Two old settlers out in the FAR WEST, confirmed bachelors, got to talking about cooking.
"I got one of them cookery books once, but I could do nothing with it."
"Too much fancy work in it, eh?"
"You said it! Every one o'them recipes began the same way... 'Take out a clean dish'... that settled me."
Milkman (to new hand): "Did you put water in the milk this morning?"
New hand: "Yes sir."
Milkman: "Don't you know this is wicked?"
"But you told me to mix water with the milk?"
"Yes, but I told you to put the water in first and then pour the milk into it. Then, you see, we can tell the people we never put water in our milk."
A couple from the east decided to vacation out west and visited a dude ranch. During the stay the tenderfoot felt that he had observed the horse riders and would be able to ride one himself.

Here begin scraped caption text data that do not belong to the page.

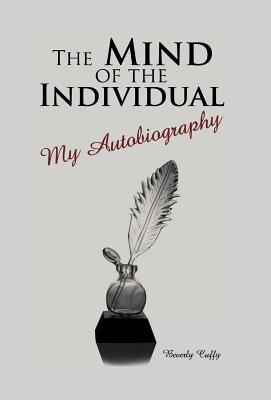 The Mind of the Individual: My Autobiography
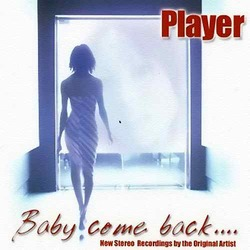PLAYER - Baby Come Back (1977)  (Hits 1960-1979)
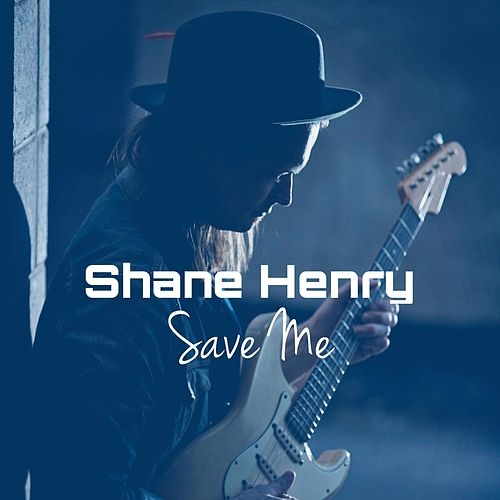 Play & Download Save Me by Shane Henry | Napster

He mounted the horse and a moment later painfully picked himself out of the dust in one corner of the corral.
"Man, oh man," he said. "She sure bucked something fierce!"
"Bucked," said a nearby cowpoke, "Rats, she just coughed."
Four golfers were approaching the clubhouse green when they saw two ladies approaching.
One golfer commented to another, "Here comes my wife with some old hag she's picked up somewhere."
"And here comes mine with another," retorted the other, icily.